[Text under study]
---

Catholic school in Mississippi Delta closing after 70 years
GREENWOOD, Miss. (AP) — A Catholic elementary school that primarily serves Black and Hispanic families in the Mississippi Delta is closing after more than 70 years, following a sex abuse scandal, declining enrollment and a steep decrease in donations.
St. Francis of Assisi School in Greenwood notified teachers and families Friday that it will close at the end of this week, the Greenwood Commonwealth reported.
It joins more than 200 other Catholic schools in the U.S. that have closed permanently during the COVID-19 pandemic, according to the National Catholic Educational Association.
The school in Greenwood was founded in 1951 and is run by the Franciscan Friars of the Assumption of the Blessed Virgin Mary Province, a Wisconsin-based religious community that opened a mission in an impoverished part of Mississippi.
In recent years, the school in Greenwood has been tarnished by a clergy sex abuse scandal dating back to the 1990s. Paul West, a former friar who was a teacher and principal, was convicted in April of abusing a former student at the school. The Mississippi attorney general's office later dropped a second set of charges against West in the abuse of another student as the 62-year-old former friar began a 45-year prison sentence.

---

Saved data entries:
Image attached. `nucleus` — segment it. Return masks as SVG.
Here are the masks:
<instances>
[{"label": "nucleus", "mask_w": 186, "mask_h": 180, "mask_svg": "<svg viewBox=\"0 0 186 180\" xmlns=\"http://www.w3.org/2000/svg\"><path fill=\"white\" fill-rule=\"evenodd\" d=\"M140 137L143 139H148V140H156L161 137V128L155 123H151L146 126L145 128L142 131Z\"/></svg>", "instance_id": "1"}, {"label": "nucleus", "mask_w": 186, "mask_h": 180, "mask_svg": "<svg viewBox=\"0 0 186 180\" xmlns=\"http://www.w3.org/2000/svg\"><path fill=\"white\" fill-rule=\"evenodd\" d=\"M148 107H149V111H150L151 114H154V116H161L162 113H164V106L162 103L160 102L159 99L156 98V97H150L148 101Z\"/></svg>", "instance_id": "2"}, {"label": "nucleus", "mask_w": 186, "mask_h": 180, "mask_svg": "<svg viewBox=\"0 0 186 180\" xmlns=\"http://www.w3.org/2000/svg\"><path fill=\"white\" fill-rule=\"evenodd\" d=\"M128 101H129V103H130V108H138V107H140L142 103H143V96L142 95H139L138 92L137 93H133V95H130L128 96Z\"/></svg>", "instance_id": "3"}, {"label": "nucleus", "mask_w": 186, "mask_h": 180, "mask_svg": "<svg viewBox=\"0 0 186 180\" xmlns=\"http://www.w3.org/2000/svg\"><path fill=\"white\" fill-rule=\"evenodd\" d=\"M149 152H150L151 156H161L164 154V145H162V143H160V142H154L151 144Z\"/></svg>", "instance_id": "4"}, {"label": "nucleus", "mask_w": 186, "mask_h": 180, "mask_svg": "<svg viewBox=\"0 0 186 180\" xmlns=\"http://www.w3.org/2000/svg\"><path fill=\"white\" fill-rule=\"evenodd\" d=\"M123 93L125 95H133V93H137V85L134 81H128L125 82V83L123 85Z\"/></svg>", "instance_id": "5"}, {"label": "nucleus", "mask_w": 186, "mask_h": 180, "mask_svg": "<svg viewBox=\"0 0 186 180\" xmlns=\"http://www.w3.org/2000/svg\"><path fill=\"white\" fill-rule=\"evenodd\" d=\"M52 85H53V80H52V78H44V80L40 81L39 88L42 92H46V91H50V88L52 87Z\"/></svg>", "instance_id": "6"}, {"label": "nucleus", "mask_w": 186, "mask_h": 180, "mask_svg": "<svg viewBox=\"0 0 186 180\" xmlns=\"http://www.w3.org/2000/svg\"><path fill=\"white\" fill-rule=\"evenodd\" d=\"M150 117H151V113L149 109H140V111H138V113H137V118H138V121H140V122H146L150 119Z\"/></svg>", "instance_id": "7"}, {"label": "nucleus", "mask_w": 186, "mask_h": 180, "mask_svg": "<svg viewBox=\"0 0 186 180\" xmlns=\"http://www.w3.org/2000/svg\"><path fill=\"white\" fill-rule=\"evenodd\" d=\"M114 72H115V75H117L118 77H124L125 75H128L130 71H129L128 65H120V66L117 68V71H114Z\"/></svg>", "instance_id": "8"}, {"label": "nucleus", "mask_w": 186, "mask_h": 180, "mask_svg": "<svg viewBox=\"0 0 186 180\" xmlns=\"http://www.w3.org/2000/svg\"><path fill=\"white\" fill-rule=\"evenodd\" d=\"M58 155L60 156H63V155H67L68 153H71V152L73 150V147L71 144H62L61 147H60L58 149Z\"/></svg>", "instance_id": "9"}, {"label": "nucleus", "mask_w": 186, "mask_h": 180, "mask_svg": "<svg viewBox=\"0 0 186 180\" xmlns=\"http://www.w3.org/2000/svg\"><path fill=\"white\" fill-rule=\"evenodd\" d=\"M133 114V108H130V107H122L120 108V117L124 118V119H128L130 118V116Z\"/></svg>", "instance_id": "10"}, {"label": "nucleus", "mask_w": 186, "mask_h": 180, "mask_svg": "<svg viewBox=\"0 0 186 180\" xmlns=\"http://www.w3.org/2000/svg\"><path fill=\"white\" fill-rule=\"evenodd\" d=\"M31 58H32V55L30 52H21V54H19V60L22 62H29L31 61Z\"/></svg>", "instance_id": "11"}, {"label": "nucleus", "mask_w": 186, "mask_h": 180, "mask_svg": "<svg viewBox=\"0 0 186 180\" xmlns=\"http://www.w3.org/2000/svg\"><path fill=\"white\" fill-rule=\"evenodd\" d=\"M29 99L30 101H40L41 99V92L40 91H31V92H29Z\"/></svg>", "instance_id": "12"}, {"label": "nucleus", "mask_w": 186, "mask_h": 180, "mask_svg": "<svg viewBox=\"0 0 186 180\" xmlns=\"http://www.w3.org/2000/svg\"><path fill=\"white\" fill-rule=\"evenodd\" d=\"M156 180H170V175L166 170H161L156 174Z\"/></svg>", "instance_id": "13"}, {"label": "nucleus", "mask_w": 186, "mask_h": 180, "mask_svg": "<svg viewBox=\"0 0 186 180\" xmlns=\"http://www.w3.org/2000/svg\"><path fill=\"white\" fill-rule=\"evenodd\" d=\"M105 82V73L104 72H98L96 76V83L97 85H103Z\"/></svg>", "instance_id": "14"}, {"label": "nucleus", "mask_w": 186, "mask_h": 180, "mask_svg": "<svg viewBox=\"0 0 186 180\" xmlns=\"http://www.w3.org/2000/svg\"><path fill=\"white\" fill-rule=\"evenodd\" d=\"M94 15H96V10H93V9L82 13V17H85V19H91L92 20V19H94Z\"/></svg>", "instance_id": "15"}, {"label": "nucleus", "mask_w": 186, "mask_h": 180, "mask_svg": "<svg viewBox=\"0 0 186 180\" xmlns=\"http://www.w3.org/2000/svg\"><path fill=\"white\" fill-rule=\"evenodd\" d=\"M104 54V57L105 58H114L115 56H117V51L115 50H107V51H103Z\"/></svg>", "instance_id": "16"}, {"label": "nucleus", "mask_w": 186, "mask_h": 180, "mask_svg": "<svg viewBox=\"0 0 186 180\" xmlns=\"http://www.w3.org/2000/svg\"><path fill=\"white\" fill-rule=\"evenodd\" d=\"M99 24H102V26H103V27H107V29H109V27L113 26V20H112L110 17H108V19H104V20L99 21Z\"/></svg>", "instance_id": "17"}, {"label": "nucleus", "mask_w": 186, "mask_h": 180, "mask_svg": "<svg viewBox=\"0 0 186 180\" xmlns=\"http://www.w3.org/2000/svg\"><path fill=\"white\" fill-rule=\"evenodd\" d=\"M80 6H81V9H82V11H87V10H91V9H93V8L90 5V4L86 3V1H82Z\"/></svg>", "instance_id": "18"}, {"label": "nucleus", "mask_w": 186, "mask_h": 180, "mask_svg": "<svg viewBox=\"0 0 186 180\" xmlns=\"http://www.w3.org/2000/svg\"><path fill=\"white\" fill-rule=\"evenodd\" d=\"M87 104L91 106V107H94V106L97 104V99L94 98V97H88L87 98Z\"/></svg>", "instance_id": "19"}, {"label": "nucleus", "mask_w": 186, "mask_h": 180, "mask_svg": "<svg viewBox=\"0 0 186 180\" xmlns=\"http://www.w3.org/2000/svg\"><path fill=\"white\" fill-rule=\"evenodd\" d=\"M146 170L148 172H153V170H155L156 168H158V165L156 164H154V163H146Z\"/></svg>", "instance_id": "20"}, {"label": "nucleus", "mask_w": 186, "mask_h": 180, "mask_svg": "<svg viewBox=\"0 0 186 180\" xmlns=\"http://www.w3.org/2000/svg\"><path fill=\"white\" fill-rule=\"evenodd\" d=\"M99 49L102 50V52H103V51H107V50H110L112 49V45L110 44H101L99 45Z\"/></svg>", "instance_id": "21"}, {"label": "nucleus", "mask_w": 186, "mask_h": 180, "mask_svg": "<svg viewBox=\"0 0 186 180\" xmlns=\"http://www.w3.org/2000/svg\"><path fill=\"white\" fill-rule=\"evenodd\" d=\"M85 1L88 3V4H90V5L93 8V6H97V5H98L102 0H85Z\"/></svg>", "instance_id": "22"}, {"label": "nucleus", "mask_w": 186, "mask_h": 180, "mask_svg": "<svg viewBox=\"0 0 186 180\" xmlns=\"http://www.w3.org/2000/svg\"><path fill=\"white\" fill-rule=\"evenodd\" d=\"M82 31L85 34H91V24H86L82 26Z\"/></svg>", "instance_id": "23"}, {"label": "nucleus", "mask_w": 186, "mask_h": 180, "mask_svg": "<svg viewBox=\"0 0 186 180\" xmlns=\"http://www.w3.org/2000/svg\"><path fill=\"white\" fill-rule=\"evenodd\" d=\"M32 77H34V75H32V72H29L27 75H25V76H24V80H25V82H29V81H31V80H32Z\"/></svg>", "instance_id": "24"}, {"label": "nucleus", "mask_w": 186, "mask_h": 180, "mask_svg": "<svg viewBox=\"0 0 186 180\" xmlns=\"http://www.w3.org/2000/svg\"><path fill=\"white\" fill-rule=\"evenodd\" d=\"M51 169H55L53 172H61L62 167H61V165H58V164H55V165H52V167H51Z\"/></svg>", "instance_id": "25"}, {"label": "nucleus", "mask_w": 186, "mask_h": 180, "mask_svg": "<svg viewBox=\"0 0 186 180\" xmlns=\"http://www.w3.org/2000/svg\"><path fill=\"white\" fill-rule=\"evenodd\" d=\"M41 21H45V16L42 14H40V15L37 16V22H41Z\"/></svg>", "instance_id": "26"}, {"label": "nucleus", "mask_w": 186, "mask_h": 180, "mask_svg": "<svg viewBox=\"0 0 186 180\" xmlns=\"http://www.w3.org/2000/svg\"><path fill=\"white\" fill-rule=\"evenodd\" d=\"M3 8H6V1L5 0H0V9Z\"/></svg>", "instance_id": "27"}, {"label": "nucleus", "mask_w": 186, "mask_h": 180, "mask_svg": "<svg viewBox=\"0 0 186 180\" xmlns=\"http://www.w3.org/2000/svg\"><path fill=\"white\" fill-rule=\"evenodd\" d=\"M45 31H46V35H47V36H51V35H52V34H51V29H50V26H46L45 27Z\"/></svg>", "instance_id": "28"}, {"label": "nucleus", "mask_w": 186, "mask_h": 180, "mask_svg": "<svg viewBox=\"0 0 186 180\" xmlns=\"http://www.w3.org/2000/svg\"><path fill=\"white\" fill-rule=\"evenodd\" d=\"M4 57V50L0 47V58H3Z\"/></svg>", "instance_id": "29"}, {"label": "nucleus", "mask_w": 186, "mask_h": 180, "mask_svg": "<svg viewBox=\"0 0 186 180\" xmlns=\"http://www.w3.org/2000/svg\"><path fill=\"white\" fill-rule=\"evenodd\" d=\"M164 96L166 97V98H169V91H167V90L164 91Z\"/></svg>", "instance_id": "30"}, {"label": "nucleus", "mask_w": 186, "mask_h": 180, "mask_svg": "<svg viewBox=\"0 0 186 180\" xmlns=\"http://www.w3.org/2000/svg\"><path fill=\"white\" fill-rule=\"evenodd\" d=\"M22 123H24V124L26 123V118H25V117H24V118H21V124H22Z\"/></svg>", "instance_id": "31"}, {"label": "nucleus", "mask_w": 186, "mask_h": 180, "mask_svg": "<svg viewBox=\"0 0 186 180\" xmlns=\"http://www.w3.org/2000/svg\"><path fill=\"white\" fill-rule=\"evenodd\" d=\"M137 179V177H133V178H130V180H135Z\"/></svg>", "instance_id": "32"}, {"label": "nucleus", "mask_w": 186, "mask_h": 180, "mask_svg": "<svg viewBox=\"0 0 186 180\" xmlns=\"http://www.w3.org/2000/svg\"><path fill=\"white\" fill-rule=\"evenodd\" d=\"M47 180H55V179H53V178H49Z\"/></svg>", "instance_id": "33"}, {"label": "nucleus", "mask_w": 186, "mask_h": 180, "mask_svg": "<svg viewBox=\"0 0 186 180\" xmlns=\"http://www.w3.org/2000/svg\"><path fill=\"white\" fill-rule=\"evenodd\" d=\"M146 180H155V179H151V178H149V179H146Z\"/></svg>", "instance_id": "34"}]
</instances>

---

[Work request]
List every factor that the article about the Catholic school closing in the Mississippi Delta says the closure follows.

[Answer for this exercise]
- a sex abuse scandal
- declining enrollment
- a steep decrease in donations